CICD Automation in Synapse Analytics: taking advantage of custom parameters in Workspace Templates

Published Jun 21 2022 08:00 AM 2,491 Views
Microsoft

Introduction

 

Azure Synapse Analytics is an integrated analytics platform, which combines data warehousing, big data analytics, data integration, and visualization into a single environment. Azure Synapse Studio is the primary tool to interact with the many components in the platform, allowing a wide range of activities against your data.
 
When working collaboratively in Synapse Studio, it is recommended that you integrate your Synapse Workspace with your Git repository to take advantage of source control, as it will allow developers to collaborate on code and track changes. Working in a multi-environment scenario that requires the implementation of Continuous Integration and Continuous Delivery processes is also an important reason for integrating your Synapse Workspace with a source control system.
 
Automating the delivery of your Synapse artifacts (pipelines,notebooks,sql scripts,etc) across multi-environments scenarios need these artifacts to fit the different characteristics of the referenced resources in these environments. Here’s an example: a Linked Service that is using an Azure Key Vault (AKV) to get a connection string from a Secret. Different environments will use different AKVs and different Secrets. When delivering this Linked Service across many environments you want that linked service to refer to the appropriate AKV and Secret in each environment. You can achieve this by taking advantage of custom template parameterization in your Synapse CICD lifecycle. The goal of this article is to show how you can use custom parameters in your Synapse Workspace templates to ease the delivery of your code in a multi-environment scenario

 

Before we start…

The Continuous Integration process in Synapse Workspace starts from the moment you integrate your Workspace with your Git repository, and you begin writing, testing, and reviewing your code, building a shared codebase with your team members. The culmination of this process happens when you Publish your code and generate the ARM templates into your Git repository.
 
These ARM templates will be the input for your Continuous Delivery process, as they contain all the workspace artifacts that you want to deploy into a target environment. Although these ARM templates contain all the workspace artifacts and their corresponding properties, not all artifacts’ properties are exposed and parameterized by default. The default parameter template is limited to a few artifact properties, and you will observe that as you create different artifacts in your workspace you will need other artifacts properties to be exposed rather than the default. This is where the custom template parameterization comes in.
 
This article outlines how to use a custom parameters template to override non-default properties in your Synapse Workspace ARM templates enhancing the Continuous Delivery process for your Synapse Workspace artifacts.

 

 

 

Synapse Workspace ARM Templates

 

When you integrate your Synapse Workspace with your Git repository, you need to define the organizational structure of your Source Control System (Organization->Project->Repository) , your workspace shared codebase folder (collaboration branch) and workspace ARM templates folder (publish branch).

 

RuiCunha_0-1655333097620.png

 

 

Once you integrate your workspace with your Git repository, you will no longer be authoring your code against the Synapse service. Instead, all the changes will be first committed to your Git repository before getting published in Synapse Service (Live Mode).

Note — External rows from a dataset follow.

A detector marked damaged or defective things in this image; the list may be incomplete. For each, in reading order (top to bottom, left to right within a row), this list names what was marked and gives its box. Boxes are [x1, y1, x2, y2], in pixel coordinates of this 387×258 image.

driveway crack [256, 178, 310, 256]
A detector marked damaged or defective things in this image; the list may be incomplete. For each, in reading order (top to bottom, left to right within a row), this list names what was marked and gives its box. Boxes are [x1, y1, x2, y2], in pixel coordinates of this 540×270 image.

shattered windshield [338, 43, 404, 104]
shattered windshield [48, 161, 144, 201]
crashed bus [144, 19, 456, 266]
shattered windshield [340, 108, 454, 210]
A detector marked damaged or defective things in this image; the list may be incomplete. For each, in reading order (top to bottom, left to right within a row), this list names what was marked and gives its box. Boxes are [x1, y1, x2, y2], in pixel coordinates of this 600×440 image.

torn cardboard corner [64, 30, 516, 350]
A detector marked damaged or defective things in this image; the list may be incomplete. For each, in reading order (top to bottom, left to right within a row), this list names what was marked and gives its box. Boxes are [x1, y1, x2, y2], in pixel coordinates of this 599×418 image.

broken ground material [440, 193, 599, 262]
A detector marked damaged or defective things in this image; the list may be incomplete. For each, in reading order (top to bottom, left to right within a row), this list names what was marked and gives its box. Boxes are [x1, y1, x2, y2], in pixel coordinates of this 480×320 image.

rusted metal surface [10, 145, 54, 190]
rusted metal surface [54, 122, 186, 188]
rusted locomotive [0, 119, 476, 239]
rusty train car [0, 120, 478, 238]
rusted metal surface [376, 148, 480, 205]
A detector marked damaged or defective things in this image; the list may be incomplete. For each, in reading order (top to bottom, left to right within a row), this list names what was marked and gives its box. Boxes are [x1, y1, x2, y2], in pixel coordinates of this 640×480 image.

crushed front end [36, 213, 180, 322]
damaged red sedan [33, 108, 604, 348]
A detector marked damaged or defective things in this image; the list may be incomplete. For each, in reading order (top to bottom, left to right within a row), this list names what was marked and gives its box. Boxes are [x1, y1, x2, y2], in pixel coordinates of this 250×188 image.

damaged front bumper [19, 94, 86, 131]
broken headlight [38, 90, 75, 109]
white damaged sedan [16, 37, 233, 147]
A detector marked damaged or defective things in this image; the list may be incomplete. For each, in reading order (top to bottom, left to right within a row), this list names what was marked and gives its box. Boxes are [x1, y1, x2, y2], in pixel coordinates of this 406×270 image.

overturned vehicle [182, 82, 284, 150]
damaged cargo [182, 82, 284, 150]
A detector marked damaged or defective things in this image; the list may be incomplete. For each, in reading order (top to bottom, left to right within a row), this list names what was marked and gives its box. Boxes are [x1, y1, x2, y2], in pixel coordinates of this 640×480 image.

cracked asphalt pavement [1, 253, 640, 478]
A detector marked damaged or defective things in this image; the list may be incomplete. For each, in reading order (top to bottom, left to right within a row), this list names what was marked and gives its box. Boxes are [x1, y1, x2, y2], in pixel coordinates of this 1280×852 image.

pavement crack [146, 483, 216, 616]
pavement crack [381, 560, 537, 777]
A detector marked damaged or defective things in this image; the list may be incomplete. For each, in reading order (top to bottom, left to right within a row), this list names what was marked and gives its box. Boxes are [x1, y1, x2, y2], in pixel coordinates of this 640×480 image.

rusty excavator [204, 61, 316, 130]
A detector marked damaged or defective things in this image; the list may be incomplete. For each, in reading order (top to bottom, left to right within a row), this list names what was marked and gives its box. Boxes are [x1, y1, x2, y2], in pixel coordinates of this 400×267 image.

RuiCunha_1-1655333097673.png

The Continuous Integration Process in Synapse Workspace

The Publish operation is divided in two stages: a first stage where all the pending changes from your Git collaboration branch are stored in your workspace (Live Mode); and a second stage where the workspace ARM templates are generated and saved in the workspace publish branch. These two ARM templates represent the outcome of the Continuous Integration process in your Synapse Workspace:

TemplateForWorkspace.json is the ARM template containing all the workspace artifacts and resources

TemplateParametersForWorkspace.json is the ARM template containing only the artifacts parameters.

 

 

The default parameters template

 

After integrating your Synapse Workspace, your first Publish will generate a TemplateParametersForWorkspace.json file containing a global parameter for your workspace name and a parameter for each workspace default linked service: the default SQL Server and the default Storage account.

 

RuiCunha_2-1655333097679.png

 

 

Where are these parameters coming from?

When in Synapse Studio, go to the "Manage Hub" -> select "Linked Services" and mouse over one of the workspace default linked services (in this example below I'm selecting the default sql server) and select “Code” {}

RuiCunha_3-1655333097681.png

 

 

You can see these properties highlighted below that are being exposed by the Workspace default parameter template.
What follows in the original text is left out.